Given problem:
Please pick up the passage about the Fathers' Day comment thread, shown below, right after its last sentence and continue writing it.

Text passage:
* Start *
JeremiahMRA’s call for lady murder wasn’t the only highlight (by which I mean lowlight) of that Fathers’ Day thread on The Spearhead. Towgunner also posted a rambling wall-of-text in which he offered some most intriguing thoughts on Fathers’ Day, economics, feminism, and ladies in general. Here’s are some excerpts, which I have taken the liberty of breaking into separate paragraphs:
Happy Oppressor’s day. I really like passive aggressive ruse by feminists who claim that housework is beneath them and thus oppressive. And yet, in honor of men and fathers, we have posts and articles discussing how fatherhood has “evolved”? …
Like everything from feminism it contradicts itself. If equality is to “liberate” women (from staying at home, oh the humanity!) and that staying at home is something pathetic, then why doesn’t that apply to all people? Under this new understanding, no one should be subjected to the indignity of staying at home. So why are women throwing temper tantrums yet nothing is said of men?
* End *
(Records of questions about scenes)
* Start *
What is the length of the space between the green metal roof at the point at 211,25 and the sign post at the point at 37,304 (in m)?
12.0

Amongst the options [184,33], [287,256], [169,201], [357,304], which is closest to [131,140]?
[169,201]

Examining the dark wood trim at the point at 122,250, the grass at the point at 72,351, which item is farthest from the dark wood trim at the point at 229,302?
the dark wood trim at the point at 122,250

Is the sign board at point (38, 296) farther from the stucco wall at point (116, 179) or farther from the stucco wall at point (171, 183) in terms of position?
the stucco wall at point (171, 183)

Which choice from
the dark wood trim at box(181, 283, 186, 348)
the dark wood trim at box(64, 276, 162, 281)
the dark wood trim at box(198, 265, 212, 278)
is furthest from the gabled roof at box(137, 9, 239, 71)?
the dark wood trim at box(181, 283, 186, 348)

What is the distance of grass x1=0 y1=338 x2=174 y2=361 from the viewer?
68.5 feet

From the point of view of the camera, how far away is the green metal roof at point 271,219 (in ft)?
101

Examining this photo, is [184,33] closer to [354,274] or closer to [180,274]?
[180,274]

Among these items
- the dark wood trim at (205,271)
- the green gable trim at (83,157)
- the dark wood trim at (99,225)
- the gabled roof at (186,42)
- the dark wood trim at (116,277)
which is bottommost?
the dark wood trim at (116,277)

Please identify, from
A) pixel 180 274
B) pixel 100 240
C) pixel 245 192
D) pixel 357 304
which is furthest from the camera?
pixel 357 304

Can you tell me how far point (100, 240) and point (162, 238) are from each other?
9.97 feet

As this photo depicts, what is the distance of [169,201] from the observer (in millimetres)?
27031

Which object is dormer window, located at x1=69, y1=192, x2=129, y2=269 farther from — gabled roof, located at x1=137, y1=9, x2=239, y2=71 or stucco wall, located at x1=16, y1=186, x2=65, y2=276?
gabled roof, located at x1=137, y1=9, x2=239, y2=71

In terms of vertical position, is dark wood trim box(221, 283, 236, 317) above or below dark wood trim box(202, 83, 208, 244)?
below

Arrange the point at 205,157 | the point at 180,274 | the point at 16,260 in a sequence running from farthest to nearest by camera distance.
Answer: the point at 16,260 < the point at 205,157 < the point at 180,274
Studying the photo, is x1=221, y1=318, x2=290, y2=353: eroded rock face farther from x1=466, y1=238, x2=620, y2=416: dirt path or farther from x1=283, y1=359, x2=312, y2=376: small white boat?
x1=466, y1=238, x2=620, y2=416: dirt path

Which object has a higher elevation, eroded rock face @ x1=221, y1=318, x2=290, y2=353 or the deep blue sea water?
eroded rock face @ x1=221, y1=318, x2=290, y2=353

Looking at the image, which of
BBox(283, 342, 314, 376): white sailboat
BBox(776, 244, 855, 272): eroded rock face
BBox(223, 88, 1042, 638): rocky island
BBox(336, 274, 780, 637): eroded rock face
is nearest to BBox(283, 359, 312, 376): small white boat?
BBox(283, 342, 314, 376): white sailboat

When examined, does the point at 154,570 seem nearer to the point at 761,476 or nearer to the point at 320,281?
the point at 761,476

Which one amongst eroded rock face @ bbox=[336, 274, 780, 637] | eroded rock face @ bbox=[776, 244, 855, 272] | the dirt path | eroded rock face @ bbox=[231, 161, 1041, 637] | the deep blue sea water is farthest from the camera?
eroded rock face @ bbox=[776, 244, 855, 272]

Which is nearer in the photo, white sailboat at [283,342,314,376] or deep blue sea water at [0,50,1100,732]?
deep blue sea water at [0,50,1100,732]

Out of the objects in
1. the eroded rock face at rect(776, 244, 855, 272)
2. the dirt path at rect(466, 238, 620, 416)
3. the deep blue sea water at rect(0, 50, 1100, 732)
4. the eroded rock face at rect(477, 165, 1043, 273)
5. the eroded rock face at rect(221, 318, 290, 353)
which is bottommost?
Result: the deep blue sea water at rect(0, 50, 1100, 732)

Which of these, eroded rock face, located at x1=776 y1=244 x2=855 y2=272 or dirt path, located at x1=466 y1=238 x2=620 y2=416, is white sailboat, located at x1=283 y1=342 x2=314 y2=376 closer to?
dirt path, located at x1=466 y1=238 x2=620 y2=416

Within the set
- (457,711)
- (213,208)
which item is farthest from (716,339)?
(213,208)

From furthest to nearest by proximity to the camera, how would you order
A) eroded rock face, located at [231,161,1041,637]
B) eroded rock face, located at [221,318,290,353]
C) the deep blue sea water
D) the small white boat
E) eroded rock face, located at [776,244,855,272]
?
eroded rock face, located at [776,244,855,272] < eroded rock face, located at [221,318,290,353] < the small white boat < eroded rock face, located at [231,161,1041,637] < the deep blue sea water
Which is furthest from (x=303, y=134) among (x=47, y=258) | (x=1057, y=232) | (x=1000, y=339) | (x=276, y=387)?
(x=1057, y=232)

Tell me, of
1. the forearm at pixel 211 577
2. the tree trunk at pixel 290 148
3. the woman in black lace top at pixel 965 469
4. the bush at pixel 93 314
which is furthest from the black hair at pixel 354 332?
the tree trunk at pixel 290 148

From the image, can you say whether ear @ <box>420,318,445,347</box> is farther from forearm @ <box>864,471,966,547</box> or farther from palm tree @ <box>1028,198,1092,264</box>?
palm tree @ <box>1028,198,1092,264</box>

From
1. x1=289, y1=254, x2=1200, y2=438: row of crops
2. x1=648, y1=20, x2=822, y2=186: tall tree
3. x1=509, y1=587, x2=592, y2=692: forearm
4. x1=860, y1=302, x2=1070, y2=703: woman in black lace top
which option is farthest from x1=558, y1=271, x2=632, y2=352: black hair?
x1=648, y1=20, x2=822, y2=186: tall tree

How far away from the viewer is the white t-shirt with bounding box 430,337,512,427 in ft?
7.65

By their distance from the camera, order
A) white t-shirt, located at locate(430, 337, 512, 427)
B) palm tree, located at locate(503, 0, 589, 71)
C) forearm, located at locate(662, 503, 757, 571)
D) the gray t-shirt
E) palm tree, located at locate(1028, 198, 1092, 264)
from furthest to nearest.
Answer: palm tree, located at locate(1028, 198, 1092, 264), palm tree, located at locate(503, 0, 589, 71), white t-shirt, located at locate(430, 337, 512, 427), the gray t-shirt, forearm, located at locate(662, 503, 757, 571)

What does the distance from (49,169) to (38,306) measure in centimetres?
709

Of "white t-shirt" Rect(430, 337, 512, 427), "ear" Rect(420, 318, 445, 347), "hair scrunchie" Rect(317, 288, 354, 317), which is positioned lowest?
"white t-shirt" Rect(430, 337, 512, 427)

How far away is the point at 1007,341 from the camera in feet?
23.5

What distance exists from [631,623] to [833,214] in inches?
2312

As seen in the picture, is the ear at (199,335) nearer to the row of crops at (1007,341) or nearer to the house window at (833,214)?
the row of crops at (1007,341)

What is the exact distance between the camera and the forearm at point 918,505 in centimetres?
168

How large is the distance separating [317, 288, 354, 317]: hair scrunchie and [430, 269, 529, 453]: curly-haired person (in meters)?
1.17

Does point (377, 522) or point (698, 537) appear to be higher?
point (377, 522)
* End *
Output of the exercise:
Uh, maybe the issue is that men and women should be able to decide if they want to stay at home, rather than being compelled to either work or stay home based on their gender. Not that this choice is really a choice for most people, as most mothers, like most fathers, have to work.
Worse, if there is a trend of men staying at home, then it is a disturbing trend indicative of the major structural perversions created by government intervention.
Watch out, you’re spilling conspiracy theory all over your misogyny.
Today, thanks to our “smarter” and “faster” women, we’re to believe that fulfillment is an internship at goldman sachs…and, oh by the way, all these longer hours “they” are paying you less…and less and less.
Because … feminists are responsible for long hours and stagnating wages?
And then women write books on how their disadvantaged from “asking for more money”, because they were brought up with dolls? Never once do they acknowledge that everyone is being paid less because since the government gave them “their chance” it created incredible amounts of malinvestment, which effectively bankrupted the US and the West.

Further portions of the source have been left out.